╭─ Text segment

The Upside of Anger

Photo: Alex Cayley

Liev Schreiber enters on cue, upstage left, into what looks like a radio station, holding a coffee cup and a Danish. He’s rehearsing the part of Barry Champlain, the acerbic call-in host of Eric Bogosian’s eighties screed Talk Radio, a role for which he’s grown a gray-flecked beard, and there’s a dash of nicotine gravel in his booming voice. “I’m getting a fuckin’ gun. Kill ’em all!” Barry shouts to his producers—his aggro take on the “traffic was a bitch” routine. But then Schreiber suddenly raises his arms and stops rehearsal.

“Hey, I just thought of a food lazzi,” he says with a gleam in his eye (lazzi being a commedia dell’arte term for shtick). Director Robert Falls looks on, bemused, as Schreiber runs with it, waltzing two cast members around in a klutzy routine, as they pass his pastry behind their backs while Barry threatens to murder bad drivers. “It’s gonna be funny,” Schreiber keeps repeating. Falls finally pipes up: “What about your entrance applause?” he asks, worried about the obligatory audience cheer for a real-life celebrity onstage. “That’s what stops the entrance applause,” says Schreiber.

Over 45 minutes of rehearsal, Schreiber smokes three or four cigarettes, and it’s hard not to think he’s a little tense. During another scene, Michael Laurence, playing Barry’s operator, smacks the console.

“Could you—when you slammed your hand down like that, it just really stopped me,” says Schreiber. “It’s really distracting.”

╰─

▸ What you need to do
In the piece on the Talk Radio rehearsal, what is Liev Schreiber holding when he enters?

╭─ Given information

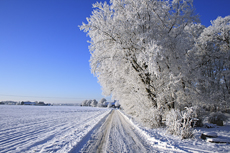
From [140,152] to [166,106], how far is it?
5.74 meters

╰─

▸ Result of this task
A coffee cup and a Danish.